Mais revenons en arrière. L’enfance est heureuse et tribale, dans le village, donc. Après une école primaire et un collège sans encombre, cap sur le lycée et la ville du même coup. Interne à Gap, Florian découvre la liberté et s’en enivre. Les notes trinquent et la scolarité heureuse s’arrête. Après tout, ses cousins arrêtent tous leurs études avant le bac, pourquoi se faire du mal avec ces années supplémentaires sans autonomie financière ? Cette pensée le gagne peu à peu.

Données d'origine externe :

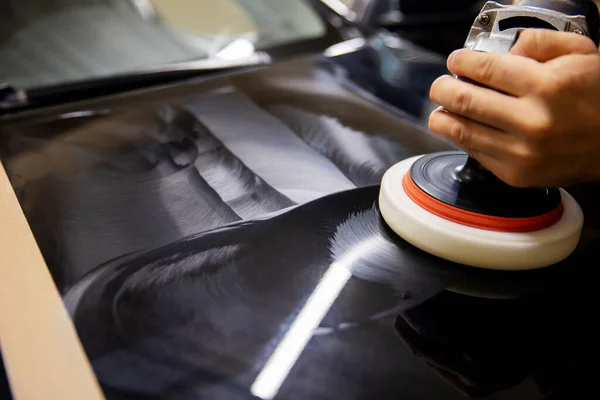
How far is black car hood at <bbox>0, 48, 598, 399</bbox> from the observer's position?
0.43m

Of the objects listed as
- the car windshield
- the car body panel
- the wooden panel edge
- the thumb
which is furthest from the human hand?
the car windshield

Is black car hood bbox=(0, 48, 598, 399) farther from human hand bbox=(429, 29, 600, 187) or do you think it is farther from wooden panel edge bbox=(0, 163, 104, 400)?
human hand bbox=(429, 29, 600, 187)

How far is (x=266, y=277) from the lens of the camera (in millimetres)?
527

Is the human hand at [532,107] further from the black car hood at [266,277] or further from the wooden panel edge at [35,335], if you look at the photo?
the wooden panel edge at [35,335]

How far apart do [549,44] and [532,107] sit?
7 cm

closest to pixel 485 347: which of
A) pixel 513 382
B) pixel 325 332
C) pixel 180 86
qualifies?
pixel 513 382

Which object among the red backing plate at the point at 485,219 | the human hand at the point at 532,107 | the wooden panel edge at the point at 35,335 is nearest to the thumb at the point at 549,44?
the human hand at the point at 532,107

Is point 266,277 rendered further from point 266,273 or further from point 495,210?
point 495,210

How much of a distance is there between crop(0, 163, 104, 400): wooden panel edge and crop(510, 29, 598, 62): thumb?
49cm

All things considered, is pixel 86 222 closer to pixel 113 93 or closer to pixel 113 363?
pixel 113 363

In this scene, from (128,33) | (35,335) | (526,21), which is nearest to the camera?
(35,335)

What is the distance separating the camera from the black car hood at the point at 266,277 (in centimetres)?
43

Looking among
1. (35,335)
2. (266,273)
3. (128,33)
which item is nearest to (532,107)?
(266,273)

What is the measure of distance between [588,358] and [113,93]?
0.82 m
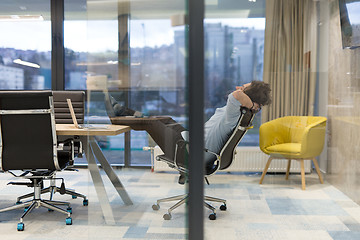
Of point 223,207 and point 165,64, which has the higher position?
point 165,64

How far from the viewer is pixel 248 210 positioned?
2082 millimetres

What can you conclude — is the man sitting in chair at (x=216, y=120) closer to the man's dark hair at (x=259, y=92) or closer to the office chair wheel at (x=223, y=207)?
the man's dark hair at (x=259, y=92)

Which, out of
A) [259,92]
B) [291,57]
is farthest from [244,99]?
[291,57]

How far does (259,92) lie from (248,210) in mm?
615

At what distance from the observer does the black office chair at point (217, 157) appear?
6.20 feet

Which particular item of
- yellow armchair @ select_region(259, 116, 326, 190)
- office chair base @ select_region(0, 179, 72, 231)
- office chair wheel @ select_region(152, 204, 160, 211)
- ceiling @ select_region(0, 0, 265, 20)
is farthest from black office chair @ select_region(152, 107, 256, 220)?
office chair base @ select_region(0, 179, 72, 231)

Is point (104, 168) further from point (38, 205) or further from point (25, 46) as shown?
point (25, 46)

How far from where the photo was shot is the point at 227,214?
6.61 feet

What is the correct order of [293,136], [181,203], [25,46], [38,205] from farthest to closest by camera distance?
[25,46]
[38,205]
[293,136]
[181,203]

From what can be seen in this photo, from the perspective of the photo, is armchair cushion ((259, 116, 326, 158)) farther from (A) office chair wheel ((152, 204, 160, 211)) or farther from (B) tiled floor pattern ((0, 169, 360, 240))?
(A) office chair wheel ((152, 204, 160, 211))

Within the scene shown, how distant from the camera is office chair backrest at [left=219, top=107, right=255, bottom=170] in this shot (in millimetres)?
2018

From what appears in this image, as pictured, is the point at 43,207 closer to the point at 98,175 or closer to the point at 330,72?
the point at 98,175

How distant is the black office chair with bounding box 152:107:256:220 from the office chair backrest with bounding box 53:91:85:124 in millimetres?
2414

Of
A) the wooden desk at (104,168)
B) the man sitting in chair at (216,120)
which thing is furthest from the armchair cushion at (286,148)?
the wooden desk at (104,168)
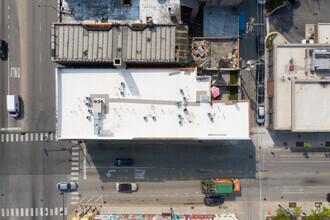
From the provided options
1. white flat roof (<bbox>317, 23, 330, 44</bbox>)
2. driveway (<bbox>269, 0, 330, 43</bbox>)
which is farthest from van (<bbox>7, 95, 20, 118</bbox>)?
white flat roof (<bbox>317, 23, 330, 44</bbox>)

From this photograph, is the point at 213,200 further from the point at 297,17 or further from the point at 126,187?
the point at 297,17

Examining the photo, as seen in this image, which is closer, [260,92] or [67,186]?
[67,186]

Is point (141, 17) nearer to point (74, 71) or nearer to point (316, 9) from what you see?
point (74, 71)

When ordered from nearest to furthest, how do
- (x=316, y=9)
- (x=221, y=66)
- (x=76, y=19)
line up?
(x=76, y=19), (x=221, y=66), (x=316, y=9)

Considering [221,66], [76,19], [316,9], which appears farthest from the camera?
[316,9]

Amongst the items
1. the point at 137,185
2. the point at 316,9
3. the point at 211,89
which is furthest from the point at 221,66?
the point at 137,185

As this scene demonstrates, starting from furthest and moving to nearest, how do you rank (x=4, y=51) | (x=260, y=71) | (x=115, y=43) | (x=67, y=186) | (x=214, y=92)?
(x=4, y=51), (x=260, y=71), (x=67, y=186), (x=214, y=92), (x=115, y=43)

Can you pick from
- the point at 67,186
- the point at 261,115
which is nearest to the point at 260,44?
the point at 261,115
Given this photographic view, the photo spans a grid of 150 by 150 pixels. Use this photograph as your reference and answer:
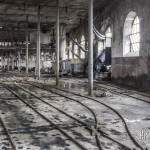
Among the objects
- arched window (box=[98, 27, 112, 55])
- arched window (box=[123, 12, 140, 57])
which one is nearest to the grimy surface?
arched window (box=[123, 12, 140, 57])

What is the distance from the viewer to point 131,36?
21.7 metres

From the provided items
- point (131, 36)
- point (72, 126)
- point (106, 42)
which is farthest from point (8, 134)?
point (106, 42)

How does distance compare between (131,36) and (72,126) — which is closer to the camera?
(72,126)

La peur de l’échec comme électrochoc
Après avoir redoublé sa seconde et malgré de sévères réprimandes parentales sur l’absence de sérieux, Florian continue à se la couler douce, à préférer la vie hors des salles de classe et des livres. Après deux trimestres, la sanction tombe : il va falloir quitter les filières générales pour aller vers une formation de vendeur. Quelques visites d’orientation montrent la réalité de ces métiers au jeune homme qui réalise soudain qu’il n’en veut surtout pas,
“J’ai eu une révélation : du jour au lendemain, j’ai tout donné, mais j’avais accumulé tellement de lacunes que j’ai fini l’année tout juste au-dessus de 10 de moyenne. Etant délégué de classe, j’ai pu être mon avocat face aux professeurs qui m’ont accordé le bénéfice du doute et un passage en 1ère STG. J’ai senti passer le vent du boulet et je me suis promis de ne plus jamais déconner.”

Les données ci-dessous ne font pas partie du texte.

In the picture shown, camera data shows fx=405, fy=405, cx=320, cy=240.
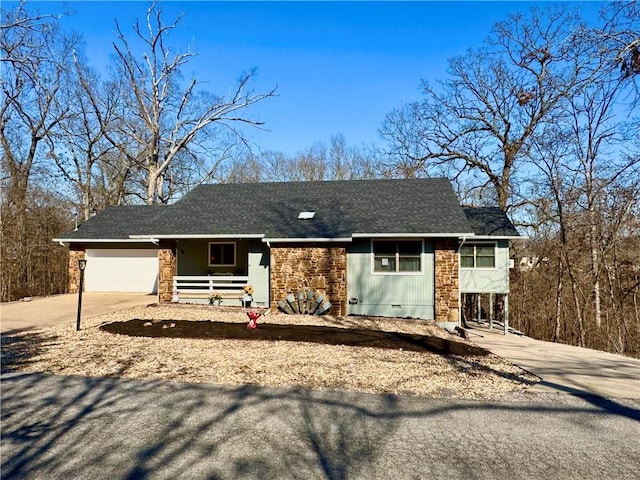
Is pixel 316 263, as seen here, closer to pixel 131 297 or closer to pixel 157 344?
pixel 157 344

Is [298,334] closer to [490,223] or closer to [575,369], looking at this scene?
[575,369]

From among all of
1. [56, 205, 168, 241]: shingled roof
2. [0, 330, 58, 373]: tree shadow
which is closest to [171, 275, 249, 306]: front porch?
[56, 205, 168, 241]: shingled roof

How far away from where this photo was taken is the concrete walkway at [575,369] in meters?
5.62

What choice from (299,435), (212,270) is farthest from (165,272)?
(299,435)

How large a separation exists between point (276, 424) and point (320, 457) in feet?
2.70

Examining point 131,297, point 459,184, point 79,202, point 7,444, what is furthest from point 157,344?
point 79,202

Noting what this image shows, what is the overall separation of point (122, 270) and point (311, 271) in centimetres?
966

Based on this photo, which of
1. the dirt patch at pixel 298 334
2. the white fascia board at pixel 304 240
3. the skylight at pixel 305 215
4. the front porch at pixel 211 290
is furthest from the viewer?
the skylight at pixel 305 215

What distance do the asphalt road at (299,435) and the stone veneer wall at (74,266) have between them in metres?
13.1

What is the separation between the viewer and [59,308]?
12.9m

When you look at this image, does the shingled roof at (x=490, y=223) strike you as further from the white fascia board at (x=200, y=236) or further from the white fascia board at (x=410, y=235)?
the white fascia board at (x=200, y=236)

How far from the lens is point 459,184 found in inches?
879

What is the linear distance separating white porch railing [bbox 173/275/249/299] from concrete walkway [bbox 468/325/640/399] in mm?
7351

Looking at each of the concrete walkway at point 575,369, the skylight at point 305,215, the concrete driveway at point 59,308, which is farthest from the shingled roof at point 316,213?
the concrete walkway at point 575,369
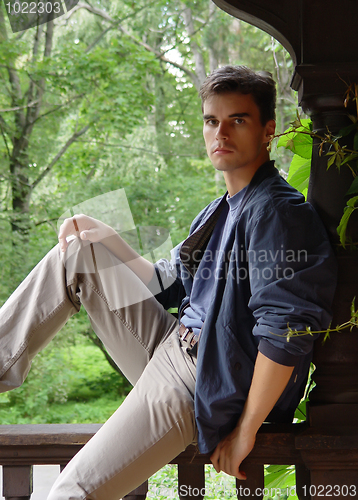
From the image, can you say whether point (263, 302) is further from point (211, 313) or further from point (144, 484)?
point (144, 484)

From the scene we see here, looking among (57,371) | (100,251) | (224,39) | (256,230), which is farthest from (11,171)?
(256,230)

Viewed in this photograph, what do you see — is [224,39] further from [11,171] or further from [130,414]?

Promesse à lui-même tenue, premier de sa classe jusqu’au bac, Florian a faim d’études et s’inscrit en classe prépa commerce (le seul parmi les 5 classes de STG à oser ce choix !).L’internat à nouveau, mais à Marseille cette fois. Ce n’est pas tant le rythme de la grande ville qui l’a le plus surpris, mais la diversité qu’il ne connaissait presque que par la télé et qu’il va découvrir très intimement : “mon camarade de chambre avait une trajectoire étonnante. Il avait terminé premier de tous les lycéens sénégalais et avait gagné sa place en prépa à Marseille et il est aujourd’hui à l’ESCP. On échangeait sur tout, la religion, le développement de l’Afrique : grâce à lui et d’autres, mon imaginaire mental s’est élargi“. Et la vue du documentaire d’Al Gore Une vérité qui dérange achève son changement de vue ; il doit réussir ses études pour avoir des responsabilités futures et une vraie capacité à faire changer les choses en matière environnementale.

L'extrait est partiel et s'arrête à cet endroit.